シロはちょっと嫌そうな、ヤコはすごく楽しそうな顔をした。
「主様。その魔法については妾たちも探しに行きとう思いんす」
「探しに?」
「ええ。呼び出すというのは生半可な魔法じゃありんせん。妾も魔法の使い手、その魔法を知りとうございんしたが、なんせ人が滅びたあとに発動するもの…目にすることはできぬものと思うておりんした」
「魔法を使えば、その痕跡が残ります。通常の魔法なら、人の気配や残り香のような、見えるとも見えぬとも言えないものではありますが」
ヤコの言葉をシロが補足してくれた。
「人を呼び寄せるほどの魔法では、痕跡も大きくなります」
「その痕跡を探したいってことね」
「ええ。いかがでござんしょ?」
「わかった。行こう」
「ただし、春になってからですよ。今から向かってもすぐにまた冬になりますから」
「シロのいけずぅ」
「雪の中で痕跡が見つかるとでも?雪解けを待ってから、緑が深くなる前に行くのが最も良いでしょう」
「…むぅ」
ヤコは不満げだが、口を噤んだ。
「あの…魔法の痕跡を探すのに、雪が関係あるの?」
「はい。
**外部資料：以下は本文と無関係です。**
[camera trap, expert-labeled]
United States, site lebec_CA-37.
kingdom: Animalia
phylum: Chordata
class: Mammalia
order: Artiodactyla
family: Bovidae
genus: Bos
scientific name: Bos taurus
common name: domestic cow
魔法を仕掛けるにもいろいろな手法がありますが…そうですね。最後の人類が死んだのは200年前と申し上げましたが、覚えていますか?」
「うん」
「では、最初の人はいつだったと思いますか」
ええと、私が生きていた時代は紀元二千年頃で、紀元前四千年とか聞いたことあるから…
「…1万年くらい前?」
「いいえ、少なくとも30万年といわれています」
「さん…長すぎて、ちょっと想像できない…」
「そうでしょうね。そして、それより前にも人類がいて、滅びた跡があります」
私のように、か。
「人類を召喚する魔法は、何十万、いや何百万年もそこにあるはずなのです。魔法を長く留まらせるには、それなりのものが必要になります」
「石に刻むとか?」
「そうですね、そういう方法もあります。もちろん、そのへんの石では不可能ですし、逆に貴金属や宝石類でもいけません」
「え?そうなの?」
「発見されても見逃されるものでなければ、何万年も維持できませんので」
なるほど、確かに。
金やダイヤに魔法を刻んでも、誰かに見つかったらそのままでは済まないだろう。
「一体何に、どうやって魔法を宿らせているのか…魔法を探求する者であれば一度はそれを見つけだそうと思うものなのです」
「ふぅん…」
ヤコは満足げにうんうんと頷いている。
私の気持ち、分かってる!と顔に書いてある。
「痕跡があればいいのですけどね…あまり期待しない方がいいですよ」
「どうして?」
「これまでに発見されたことがないのですから、よほど周到かつ巧妙に隠されているはずです。私たちがご主人様の呼び出された場所にたどり着いたとて、そこに痕跡があるかはまた別の話になります」
「ふん、シロは浪漫というものを分かっておらぬ」
「浪漫のためにご主人様を危険に晒すことはできませんから」
「きい、ああ言えばこう言う!もうよいわ!」
ヤコは怒りながら部屋を出て行った。
去り際に振り向いて、私にだけ分かるようにウインクしていたから、本気で臍を曲げたわけではなさそうだ。
シロはやれやれといいたげに肩をすくめている。
ちなみに、このやりとりの間、クロは熟睡していた。